## What is being asked
The entries are to be returned exactly as written.

⟨

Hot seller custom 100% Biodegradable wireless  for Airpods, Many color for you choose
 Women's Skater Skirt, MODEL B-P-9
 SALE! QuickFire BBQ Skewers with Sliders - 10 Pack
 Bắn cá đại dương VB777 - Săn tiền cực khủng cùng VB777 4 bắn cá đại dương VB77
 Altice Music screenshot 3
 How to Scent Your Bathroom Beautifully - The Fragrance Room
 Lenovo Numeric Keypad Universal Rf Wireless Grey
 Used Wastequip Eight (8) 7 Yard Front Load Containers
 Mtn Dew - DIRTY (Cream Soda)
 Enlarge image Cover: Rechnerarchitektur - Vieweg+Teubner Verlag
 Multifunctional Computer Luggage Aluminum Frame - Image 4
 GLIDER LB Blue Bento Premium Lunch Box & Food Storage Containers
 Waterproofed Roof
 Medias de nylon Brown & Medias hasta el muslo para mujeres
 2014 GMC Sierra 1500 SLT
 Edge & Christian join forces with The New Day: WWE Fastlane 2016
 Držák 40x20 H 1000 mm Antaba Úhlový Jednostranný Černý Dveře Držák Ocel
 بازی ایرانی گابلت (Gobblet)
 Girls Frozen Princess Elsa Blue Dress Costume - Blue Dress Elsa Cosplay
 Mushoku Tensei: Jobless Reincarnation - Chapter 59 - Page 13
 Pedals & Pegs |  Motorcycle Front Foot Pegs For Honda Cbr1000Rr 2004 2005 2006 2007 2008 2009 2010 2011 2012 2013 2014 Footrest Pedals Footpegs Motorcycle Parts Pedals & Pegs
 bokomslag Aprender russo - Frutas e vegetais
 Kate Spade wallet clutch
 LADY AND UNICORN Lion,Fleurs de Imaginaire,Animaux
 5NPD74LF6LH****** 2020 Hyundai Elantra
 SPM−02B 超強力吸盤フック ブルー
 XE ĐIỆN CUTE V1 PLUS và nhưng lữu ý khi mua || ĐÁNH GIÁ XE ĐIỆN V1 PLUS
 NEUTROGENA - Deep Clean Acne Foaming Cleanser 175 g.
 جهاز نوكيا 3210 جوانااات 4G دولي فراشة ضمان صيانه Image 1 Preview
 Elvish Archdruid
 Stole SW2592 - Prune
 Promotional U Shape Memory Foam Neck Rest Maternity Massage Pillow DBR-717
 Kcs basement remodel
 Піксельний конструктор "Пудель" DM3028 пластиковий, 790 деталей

⟩

## Solution for this problem
Hot seller custom 100% Biodegradable wireless  for Airpods, Many color for you choose
 Women's Skater Skirt, MODEL B-P-9
 SALE! QuickFire BBQ Skewers with Sliders - 10 Pack
 Bắn cá đại dương VB777 - Săn tiền cực khủng cùng VB777 4 bắn cá đại dương VB77
 Altice Music screenshot 3
 How to Scent Your Bathroom Beautifully - The Fragrance Room
 Lenovo Numeric Keypad Universal Rf Wireless Grey
 Used Wastequip Eight (8) 7 Yard Front Load Containers
 Mtn Dew - DIRTY (Cream Soda)
 Enlarge image Cover: Rechnerarchitektur - Vieweg+Teubner Verlag
 Multifunctional Computer Luggage Aluminum Frame - Image 4
 GLIDER LB Blue Bento Premium Lunch Box & Food Storage Containers
 Waterproofed Roof
 Medias de nylon Brown & Medias hasta el muslo para mujeres
 2014 GMC Sierra 1500 SLT
 Edge & Christian join forces with The New Day: WWE Fastlane 2016
 Držák 40x20 H 1000 mm Antaba Úhlový Jednostranný Černý Dveře Držák Ocel
 بازی ایرانی گابلت (Gobblet)
 Girls Frozen Princess Elsa Blue Dress Costume - Blue Dress Elsa Cosplay
 Mushoku Tensei: Jobless Reincarnation - Chapter 59 - Page 13
 Pedals & Pegs |  Motorcycle Front Foot Pegs For Honda Cbr1000Rr 2004 2005 2006 2007 2008 2009 2010 2011 2012 2013 2014 Footrest Pedals Footpegs Motorcycle Parts Pedals & Pegs
 bokomslag Aprender russo - Frutas e vegetais
 Kate Spade wallet clutch
 LADY AND UNICORN Lion,Fleurs de Imaginaire,Animaux
 5NPD74LF6LH****** 2020 Hyundai Elantra
 SPM−02B 超強力吸盤フック ブルー
 XE ĐIỆN CUTE V1 PLUS và nhưng lữu ý khi mua || ĐÁNH GIÁ XE ĐIỆN V1 PLUS
 NEUTROGENA - Deep Clean Acne Foaming Cleanser 175 g.
 جهاز نوكيا 3210 جوانااات 4G دولي فراشة ضمان صيانه Image 1 Preview
 Elvish Archdruid
 Stole SW2592 - Prune
 Promotional U Shape Memory Foam Neck Rest Maternity Massage Pillow DBR-717
 Kcs basement remodel
 Піксельний конструктор "Пудель" DM3028 пластиковий, 790 деталей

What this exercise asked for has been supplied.